Eventually, they also want to expand and purchase a Japanese freezer system.
“We are working on getting that technology but because it’s very expensive we are getting the funding together to be able to purchase it," she said. "The one small freezer system that we want to purchase is over a million dollars.”
To the northeast, Levelock Packing is probably a year out from operations. Village Council President Alexander Tallekpalek said they’re waiting on final approval for a $2 million dollar infrastructure grant from Bristol Bay Economic Development Corporation. In the meantime, they’ve been building the plant piece by piece using community block grants for the past five years, and planning it for more than two decades.
"Right now we have about $1.8 million into the project," Tallekpalek said. "Every year we purchase materials and equipment and build the processing plant with local hire for the past five years.
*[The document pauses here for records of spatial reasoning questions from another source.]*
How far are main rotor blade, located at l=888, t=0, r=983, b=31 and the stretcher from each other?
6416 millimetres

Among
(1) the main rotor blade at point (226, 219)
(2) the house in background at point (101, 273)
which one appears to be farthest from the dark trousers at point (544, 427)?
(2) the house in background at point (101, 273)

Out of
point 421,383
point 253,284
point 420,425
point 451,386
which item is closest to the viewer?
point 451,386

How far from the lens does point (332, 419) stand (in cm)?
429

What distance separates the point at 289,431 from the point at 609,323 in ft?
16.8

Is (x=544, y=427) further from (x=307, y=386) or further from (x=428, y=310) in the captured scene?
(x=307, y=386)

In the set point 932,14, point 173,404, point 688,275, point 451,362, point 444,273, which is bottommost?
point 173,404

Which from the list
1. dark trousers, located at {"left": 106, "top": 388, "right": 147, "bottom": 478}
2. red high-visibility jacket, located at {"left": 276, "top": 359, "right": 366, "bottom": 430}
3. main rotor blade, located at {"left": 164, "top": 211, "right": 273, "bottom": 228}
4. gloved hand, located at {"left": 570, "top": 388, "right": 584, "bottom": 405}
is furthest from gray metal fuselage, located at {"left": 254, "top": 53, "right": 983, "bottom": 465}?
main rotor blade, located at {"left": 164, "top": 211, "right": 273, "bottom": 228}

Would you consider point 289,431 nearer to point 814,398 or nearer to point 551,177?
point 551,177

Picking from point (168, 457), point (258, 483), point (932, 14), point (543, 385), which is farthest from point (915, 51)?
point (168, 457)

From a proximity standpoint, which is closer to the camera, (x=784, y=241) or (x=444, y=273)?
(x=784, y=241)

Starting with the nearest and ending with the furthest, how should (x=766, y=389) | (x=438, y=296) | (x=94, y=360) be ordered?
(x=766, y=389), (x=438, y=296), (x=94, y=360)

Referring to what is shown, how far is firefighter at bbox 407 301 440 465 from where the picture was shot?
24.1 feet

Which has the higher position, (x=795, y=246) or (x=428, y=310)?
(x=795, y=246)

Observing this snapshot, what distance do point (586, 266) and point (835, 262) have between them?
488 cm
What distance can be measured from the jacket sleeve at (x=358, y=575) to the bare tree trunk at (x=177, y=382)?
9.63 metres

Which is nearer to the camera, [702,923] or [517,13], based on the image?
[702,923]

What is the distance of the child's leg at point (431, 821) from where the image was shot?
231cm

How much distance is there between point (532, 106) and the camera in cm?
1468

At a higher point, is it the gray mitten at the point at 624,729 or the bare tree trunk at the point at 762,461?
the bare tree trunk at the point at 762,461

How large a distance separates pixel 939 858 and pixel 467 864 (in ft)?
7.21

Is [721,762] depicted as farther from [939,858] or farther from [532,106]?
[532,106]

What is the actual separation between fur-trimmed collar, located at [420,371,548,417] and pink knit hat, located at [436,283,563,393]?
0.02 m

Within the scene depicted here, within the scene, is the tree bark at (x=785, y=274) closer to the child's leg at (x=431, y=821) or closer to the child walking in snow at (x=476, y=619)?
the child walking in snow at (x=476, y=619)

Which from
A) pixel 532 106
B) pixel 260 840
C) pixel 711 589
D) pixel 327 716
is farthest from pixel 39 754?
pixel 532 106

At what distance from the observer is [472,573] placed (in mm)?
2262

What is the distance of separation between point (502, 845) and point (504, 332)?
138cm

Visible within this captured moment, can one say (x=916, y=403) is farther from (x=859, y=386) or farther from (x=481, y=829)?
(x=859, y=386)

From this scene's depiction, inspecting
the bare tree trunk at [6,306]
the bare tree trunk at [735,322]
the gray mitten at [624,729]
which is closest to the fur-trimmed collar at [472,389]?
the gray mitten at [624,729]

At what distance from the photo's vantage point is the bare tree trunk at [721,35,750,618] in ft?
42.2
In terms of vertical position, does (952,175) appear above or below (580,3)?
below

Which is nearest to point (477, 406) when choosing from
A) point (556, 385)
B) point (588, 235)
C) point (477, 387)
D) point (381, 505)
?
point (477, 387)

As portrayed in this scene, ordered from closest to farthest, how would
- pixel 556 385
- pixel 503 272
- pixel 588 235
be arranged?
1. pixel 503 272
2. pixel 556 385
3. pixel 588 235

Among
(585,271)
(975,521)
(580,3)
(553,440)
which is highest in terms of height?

And all the projects were small projects, but at the end of the day, we’re going to have a fully equipped processing plant."
Last winter, the community went to the state Board of Fisheries, and asked for more commercial fishing opportunity on the Alagnak River. After BBEDC agreed to help fund management for the project, the board agreed to create a new plan there, about eight miles from the village.
Levelock Packing wants to buy fish from the five local permit holders, as well as others from the region who want to fish the new area. Tallekpalek said he's heard interest from set-netters from Dillingham, Iliamana Lake communities and elsewhere the Naknek-Kvichak District who are interested in fishing the new section.
Like Port Heiden, the plant wants to provide a market during the shoulder seasons.
"We plan to fish before the regular commercial sockeye season, and then we plan to do some fall fishing after the commercial sockeye season," he said. "So we plan to harvest more than just regular sockeye. We’d like to do silvers and chums and that’ll keep our fish plant open longer."
The longer season would be good for fishermen, and for employees. Tallekpalek said the plant will employ about 30 people, and he's hoping most will come from the Bristol Bay region. Like most processors, the village is also working on housing for the employees.
Despite plans for a building and a fishery, Levelock doesn’t know where it’ll sell its fish. Tallekpalek said a roundtable is planned this fall to work on marketing plans and figure out what sort of product the plant will produce – whether frozen fillets or otherwise.
For both communities, the plants are part of a larger effort to develop more robust local communities.
"Right now, our community is about 70-some people, and the majority of us adults here, we all have jobs with the fish plant, with our barge, and with the high tunnel and some of the small grant projects that we’ve got here," Tallekpalek said. "So we’re all getting a lot of work and a lot of excitement with the fish processing plant."